The best part of this story is that I began receiving corrective action in late May, but my job was posted online in early May. I'm curious to see how they'll try to explain that one away.
Needless to say, it was determined that I should receive compensation for wrongful termination. So a great big thank you goes out to SPS...I'm getting paid to sit out the busy season!!!

Anonymous said...

Our studio is always so short-staffed that we've never really been able to fire anyone. It sucks b/c we've had to deal with some horrible employees, but at the same time, we need people to cover the shifts. I wonder where these "corrective action-happy" managers find new employees to fill the gaps.
Maybe it depends on the district?

Anonymous said...

Same situation at my old studio. Even if you wanted to fire someone, you had no good new people walking in the door. You were pretty much stuck.
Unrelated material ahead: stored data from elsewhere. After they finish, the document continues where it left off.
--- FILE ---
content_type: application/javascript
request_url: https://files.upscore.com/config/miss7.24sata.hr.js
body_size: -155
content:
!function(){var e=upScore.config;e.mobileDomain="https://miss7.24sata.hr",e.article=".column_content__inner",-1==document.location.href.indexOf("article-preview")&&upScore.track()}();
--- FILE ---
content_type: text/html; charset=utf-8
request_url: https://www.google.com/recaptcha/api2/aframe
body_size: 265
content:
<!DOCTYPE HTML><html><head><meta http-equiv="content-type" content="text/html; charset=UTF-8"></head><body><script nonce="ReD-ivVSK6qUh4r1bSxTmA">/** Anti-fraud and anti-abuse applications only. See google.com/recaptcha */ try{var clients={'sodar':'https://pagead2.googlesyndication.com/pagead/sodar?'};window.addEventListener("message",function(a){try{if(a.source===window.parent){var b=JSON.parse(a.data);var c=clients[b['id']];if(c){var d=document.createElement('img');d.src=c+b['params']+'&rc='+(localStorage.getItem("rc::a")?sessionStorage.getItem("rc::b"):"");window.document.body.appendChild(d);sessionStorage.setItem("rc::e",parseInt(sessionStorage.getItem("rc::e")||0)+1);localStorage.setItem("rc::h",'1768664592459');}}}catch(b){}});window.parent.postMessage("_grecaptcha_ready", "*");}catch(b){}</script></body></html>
As for the person that was fired who commented above; I suspect that your salary was quite high after so many years that the company decided to lay you off to cut labor. Completely unwarrented, but I would guess that was the main reason for the termination. I'm glad you fought it and won! Obviously they made a mistake, and I can almost guarantee that your old studio's numbers are in the toilet now.

Anonymous said...

You are so much better off.This company just continues to suck the life out of well deserving,well qualified,dedicated people.They want a reason to fire long term employees.The top executives have no experience running a studio,therefore believing ANYONE can do it.Cpi is no longer top of the industry..They did it to themselves.Get out while you can!!!